The challenge for Woodhouse was to create a realistic vehicle shape that would not only look like it had come from the future, but one that would be easy to light for filming as well as functional enough to serve as a movie prop. The end result was the City Cab, which was built over-top of a Land Rover 1010 Forward Control truck produced exclusively for the military in the 1970s.

Most of the City Cabs built were fully-functional, although limited by a terrible turning radius and a very low top speed. A single hero truck was constructed to be used for interior shots, and all drivers had to enter to cockpit through a trap door in the roof. Amazingly, after filming most of the Land Rovers were dumped as trash, and one enterprising car audio company (VIBE) would rescue a barn-find prop and end up using it for a series of mobile stereo demonstrations in the late 90s.

SAPD Cruiser (Demolition Man)

GM’s Ultralite concept car. Photo credit: General Motors

In 1992 General Motors was looking to get the word out about its ultra-efficient engine technologies. It ended up building a carbon-fiber car called the Ultralite, a bubble-glass vehicle that would attract the attention of another Stallone flick called Demolition Man.

Set in a world where an earthquake devastated California, swearing is illegal, and the police are more Emily Post than paramilitary, the San Angeles Police Department would end up using the Ultralite as its standard cruiser. In the movie, the cruisers offer a silent electric ride and of course that most futuristic of accouterments: massive gull-wing doors.

GM had hit a home run with the Ultralite, as it would end up starring in a number of other TV and movie productions (including Bicentennial Man, the movie where Robin Williams channeled his inner Data). The Ultralite would also provide GM engineers with a strong basis for creating its first production electric vehicle, the EV1 a few years later.

Police Sedan #56 (Blade Runner)

Deckard’s police sedan. Photo credit: Peterson Museum

Blade Runner acknowledged that not everyone in its dark view of the future had the dollars needed to fly. Harrison Ford’s Deckard character primarily got around on foot, but when it was time to travel to more dangerous parts of the city he drove a decommissioned police spinner that had seen its flight gear removed. The ‘sedan’ was chunky and utilitarian in its design, and while electric on the screen it was actually built using a Volkswagen Beetle platform.

Other police sedans can be seen throughout the movie bearing the same general appearance as Deckard’s, with less-interesting white paint jobs. If you happen to see the version of Blade Runner that contains the controversial end sequence where Ford and his would-be android quarry played by Sean Young escape Los Angeles, there’s a rare extended shot of the vehicle outside the smoky, dark, and dripping wet confines of the city.
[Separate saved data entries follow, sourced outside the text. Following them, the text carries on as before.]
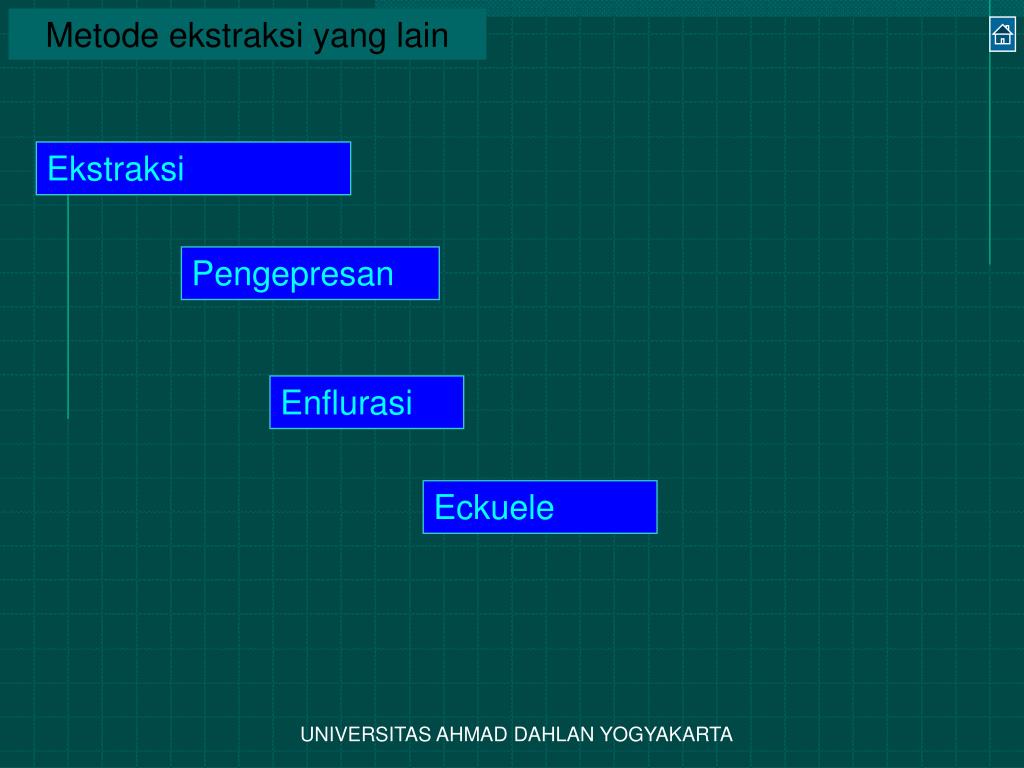 Metode ekstraksi yang lain

Ekstraksi

Pengepresan

Enflurasi

Eckuele

UNIVERSITAS AHMAD DAHLAN YOGYAKARTA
The prop would also get a second life in the trashy sci-fi film Trancers, which we can’t recommend anyone watch under any circumstances.

Lexus 2054 (Minority Report)

Lexus 2054. Photo credit: Lexus

Lexus beat Audi to the product placement punch with the 2054, an eye-popping coupe that relied in fuel cell technology in a movie set half a century in the future. Shown off primarily in 2002’s Minority Report, the car would also later appear in The Island alongside the Cadillac Cien concept.
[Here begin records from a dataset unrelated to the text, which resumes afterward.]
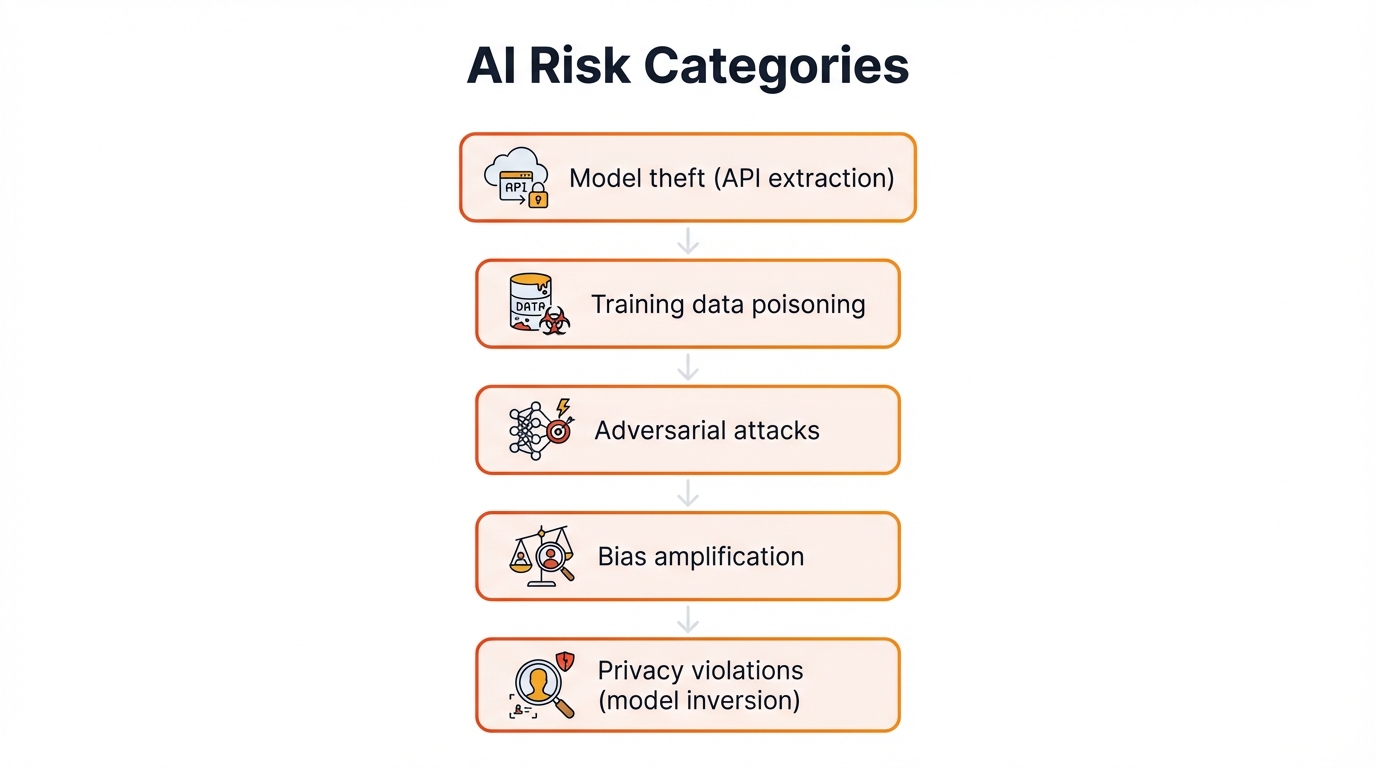 AI Risk Categories

API

Model theft (API extraction)

DATA

Training data poisoning

Adversarial attacks

Bias amplification

Privacy violations (model inversion)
The Lexus 2054 was designed by Harald Belker, and the brand was tagged in to production largely at the behest of Steven Spielberg, who was himself a Lexus owner. Most of the vehicles seen in the film were autonomous and multimodal, seen as part of a computer-controlled grid that traveled up and down the sides of buildings in addition to using a more traditional highway system. The Lexus was a more personal form of transportation, which made it perfect for the movie’s inevitable chase scene.

In addition to getting screen time alongside Tom Cruise and Spielberg, Lexus would make the car the center of a promotional nexus that gave online tours of its advanced, voice-activated infotainment system and self-driving features. In a way these presaged technologies that are slowly trickling into showrooms nearly two decades later.